_Collection entries_
** start **
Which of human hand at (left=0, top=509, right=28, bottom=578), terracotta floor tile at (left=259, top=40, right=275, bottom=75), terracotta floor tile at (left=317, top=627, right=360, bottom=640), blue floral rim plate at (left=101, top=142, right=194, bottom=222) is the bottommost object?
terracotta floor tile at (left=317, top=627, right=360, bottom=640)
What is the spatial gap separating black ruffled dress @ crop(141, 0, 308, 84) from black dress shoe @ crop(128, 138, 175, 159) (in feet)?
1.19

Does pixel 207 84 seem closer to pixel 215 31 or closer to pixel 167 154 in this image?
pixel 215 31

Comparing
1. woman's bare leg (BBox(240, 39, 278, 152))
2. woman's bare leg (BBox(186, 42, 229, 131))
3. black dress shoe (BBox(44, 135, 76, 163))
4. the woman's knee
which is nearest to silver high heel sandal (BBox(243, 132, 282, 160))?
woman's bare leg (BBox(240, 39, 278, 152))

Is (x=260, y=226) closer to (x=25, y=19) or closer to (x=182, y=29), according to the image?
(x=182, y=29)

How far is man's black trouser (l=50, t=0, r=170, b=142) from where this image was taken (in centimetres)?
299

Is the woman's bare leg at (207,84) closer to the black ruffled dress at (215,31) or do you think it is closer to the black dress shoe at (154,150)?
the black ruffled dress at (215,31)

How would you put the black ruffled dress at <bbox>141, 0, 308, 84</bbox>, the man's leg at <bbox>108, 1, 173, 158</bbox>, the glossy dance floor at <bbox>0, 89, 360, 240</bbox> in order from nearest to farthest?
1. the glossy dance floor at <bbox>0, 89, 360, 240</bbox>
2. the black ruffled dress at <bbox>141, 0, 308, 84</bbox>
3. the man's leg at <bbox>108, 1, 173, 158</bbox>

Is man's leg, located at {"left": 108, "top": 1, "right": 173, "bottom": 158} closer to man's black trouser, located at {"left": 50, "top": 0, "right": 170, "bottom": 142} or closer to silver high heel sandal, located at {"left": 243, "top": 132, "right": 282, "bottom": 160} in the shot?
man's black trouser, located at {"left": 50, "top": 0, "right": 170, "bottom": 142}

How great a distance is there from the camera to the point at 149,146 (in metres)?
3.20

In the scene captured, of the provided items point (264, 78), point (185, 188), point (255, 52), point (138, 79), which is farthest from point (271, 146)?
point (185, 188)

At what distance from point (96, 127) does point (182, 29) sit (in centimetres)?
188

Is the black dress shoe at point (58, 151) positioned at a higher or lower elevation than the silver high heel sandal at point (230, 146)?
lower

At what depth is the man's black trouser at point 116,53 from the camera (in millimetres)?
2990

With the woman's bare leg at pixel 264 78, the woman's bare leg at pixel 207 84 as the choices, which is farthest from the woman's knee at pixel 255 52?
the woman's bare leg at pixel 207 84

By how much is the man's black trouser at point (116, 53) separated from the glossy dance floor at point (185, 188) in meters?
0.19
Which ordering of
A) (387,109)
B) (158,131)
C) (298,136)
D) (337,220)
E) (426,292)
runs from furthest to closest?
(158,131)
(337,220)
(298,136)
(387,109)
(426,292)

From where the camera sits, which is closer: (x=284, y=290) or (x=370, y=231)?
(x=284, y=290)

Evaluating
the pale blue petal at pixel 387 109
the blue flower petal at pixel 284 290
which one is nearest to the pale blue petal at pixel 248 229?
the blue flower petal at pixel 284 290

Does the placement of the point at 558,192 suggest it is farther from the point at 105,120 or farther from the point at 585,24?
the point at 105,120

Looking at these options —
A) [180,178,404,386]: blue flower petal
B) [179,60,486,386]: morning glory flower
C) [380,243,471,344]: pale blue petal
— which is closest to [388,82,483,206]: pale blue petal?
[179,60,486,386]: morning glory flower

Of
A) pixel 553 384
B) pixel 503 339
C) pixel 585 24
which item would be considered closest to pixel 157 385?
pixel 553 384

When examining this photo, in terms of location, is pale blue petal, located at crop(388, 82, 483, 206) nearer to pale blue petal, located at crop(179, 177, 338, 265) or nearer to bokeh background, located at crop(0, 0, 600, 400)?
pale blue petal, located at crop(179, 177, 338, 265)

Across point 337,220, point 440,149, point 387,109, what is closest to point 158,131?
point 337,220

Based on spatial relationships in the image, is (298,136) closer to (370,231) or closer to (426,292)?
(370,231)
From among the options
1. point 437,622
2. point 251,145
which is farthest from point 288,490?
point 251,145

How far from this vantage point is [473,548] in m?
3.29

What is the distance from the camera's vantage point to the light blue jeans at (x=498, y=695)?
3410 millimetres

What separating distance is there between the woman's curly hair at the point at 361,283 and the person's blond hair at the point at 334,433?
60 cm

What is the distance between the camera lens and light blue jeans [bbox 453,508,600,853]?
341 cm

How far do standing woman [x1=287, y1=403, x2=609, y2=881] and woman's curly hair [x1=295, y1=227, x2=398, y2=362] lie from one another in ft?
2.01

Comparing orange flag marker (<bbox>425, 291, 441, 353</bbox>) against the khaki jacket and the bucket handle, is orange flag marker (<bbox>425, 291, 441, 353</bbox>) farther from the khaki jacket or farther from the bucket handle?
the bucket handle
** end **
_JOB_
Copy every one of the records above word for word, leaving nothing out and changing nothing.

_PROBLEM SOLUTION_
Which of human hand at (left=0, top=509, right=28, bottom=578), terracotta floor tile at (left=259, top=40, right=275, bottom=75), terracotta floor tile at (left=317, top=627, right=360, bottom=640), blue floral rim plate at (left=101, top=142, right=194, bottom=222) is the bottommost object?
terracotta floor tile at (left=317, top=627, right=360, bottom=640)
What is the spatial gap separating black ruffled dress @ crop(141, 0, 308, 84) from black dress shoe @ crop(128, 138, 175, 159) (in feet)?
1.19

Does pixel 207 84 seem closer to pixel 215 31 or closer to pixel 167 154 in this image?
pixel 215 31

Comparing
1. woman's bare leg (BBox(240, 39, 278, 152))
2. woman's bare leg (BBox(186, 42, 229, 131))
3. black dress shoe (BBox(44, 135, 76, 163))
4. the woman's knee
which is nearest to silver high heel sandal (BBox(243, 132, 282, 160))?
woman's bare leg (BBox(240, 39, 278, 152))

Is (x=260, y=226) closer to (x=25, y=19) or closer to (x=182, y=29), according to the image?
(x=182, y=29)

How far is man's black trouser (l=50, t=0, r=170, b=142) from where this image was taken (in centimetres)?
299

Is the woman's bare leg at (207,84) closer to the black ruffled dress at (215,31) or do you think it is closer to the black dress shoe at (154,150)?
the black ruffled dress at (215,31)

How would you put the black ruffled dress at <bbox>141, 0, 308, 84</bbox>, the man's leg at <bbox>108, 1, 173, 158</bbox>, the glossy dance floor at <bbox>0, 89, 360, 240</bbox> in order from nearest to farthest?
1. the glossy dance floor at <bbox>0, 89, 360, 240</bbox>
2. the black ruffled dress at <bbox>141, 0, 308, 84</bbox>
3. the man's leg at <bbox>108, 1, 173, 158</bbox>

Is man's leg, located at {"left": 108, "top": 1, "right": 173, "bottom": 158} closer to man's black trouser, located at {"left": 50, "top": 0, "right": 170, "bottom": 142} or closer to silver high heel sandal, located at {"left": 243, "top": 132, "right": 282, "bottom": 160} in the shot?
man's black trouser, located at {"left": 50, "top": 0, "right": 170, "bottom": 142}

How great a distance is there from the camera to the point at 149,146 (in metres)?
3.20

In the scene captured, of the provided items point (264, 78), point (185, 188), point (255, 52), point (138, 79), which is farthest from point (271, 146)?
point (185, 188)

At what distance from point (96, 127) does point (182, 29) sit (in centimetres)?
188

Is the black dress shoe at point (58, 151) positioned at a higher or lower elevation than the silver high heel sandal at point (230, 146)?
lower

At what depth is the man's black trouser at point 116,53 from the camera (in millimetres)?
2990

With the woman's bare leg at pixel 264 78, the woman's bare leg at pixel 207 84 as the choices, which is farthest from the woman's knee at pixel 255 52?
the woman's bare leg at pixel 207 84

By how much is the man's black trouser at point (116, 53) separated from the glossy dance floor at point (185, 188) in meters?
0.19
Which ordering of
A) (387,109)
B) (158,131)
C) (298,136)
D) (337,220)
E) (426,292)
runs from furthest to closest?
(158,131)
(337,220)
(298,136)
(387,109)
(426,292)

From where the camera sits, which is closer: (x=284, y=290) or (x=370, y=231)?
(x=284, y=290)

Evaluating
the pale blue petal at pixel 387 109
the blue flower petal at pixel 284 290
which one is nearest to the pale blue petal at pixel 248 229?
the blue flower petal at pixel 284 290

Does the placement of the point at 558,192 suggest it is farther from the point at 105,120 or farther from the point at 585,24?
the point at 105,120

Looking at these options —
A) [180,178,404,386]: blue flower petal
B) [179,60,486,386]: morning glory flower
C) [380,243,471,344]: pale blue petal
— which is closest to [388,82,483,206]: pale blue petal?
[179,60,486,386]: morning glory flower

Of
A) pixel 553 384
B) pixel 503 339
C) pixel 585 24
which item would be considered closest to pixel 157 385?
pixel 553 384

When examining this photo, in terms of location, is pale blue petal, located at crop(388, 82, 483, 206) nearer to pale blue petal, located at crop(179, 177, 338, 265) or nearer to bokeh background, located at crop(0, 0, 600, 400)?
pale blue petal, located at crop(179, 177, 338, 265)

Across point 337,220, point 440,149, point 387,109, what is closest to point 158,131?
point 337,220

Based on spatial relationships in the image, is (298,136) closer to (370,231) or closer to (426,292)?
(370,231)
From among the options
1. point 437,622
2. point 251,145
which is farthest from point 288,490?
point 251,145

How far from this vantage point is [473,548] in m?
3.29

What is the distance from the camera's vantage point to the light blue jeans at (x=498, y=695)?
3410 millimetres

What separating distance is there between the woman's curly hair at the point at 361,283 and the person's blond hair at the point at 334,433?
60 cm

What is the distance between the camera lens and light blue jeans [bbox 453,508,600,853]?
341 cm

How far do standing woman [x1=287, y1=403, x2=609, y2=881] and woman's curly hair [x1=295, y1=227, x2=398, y2=362] lie from one another in ft?
2.01

Comparing orange flag marker (<bbox>425, 291, 441, 353</bbox>) against the khaki jacket and the bucket handle, is orange flag marker (<bbox>425, 291, 441, 353</bbox>) farther from the khaki jacket or farther from the bucket handle?
the bucket handle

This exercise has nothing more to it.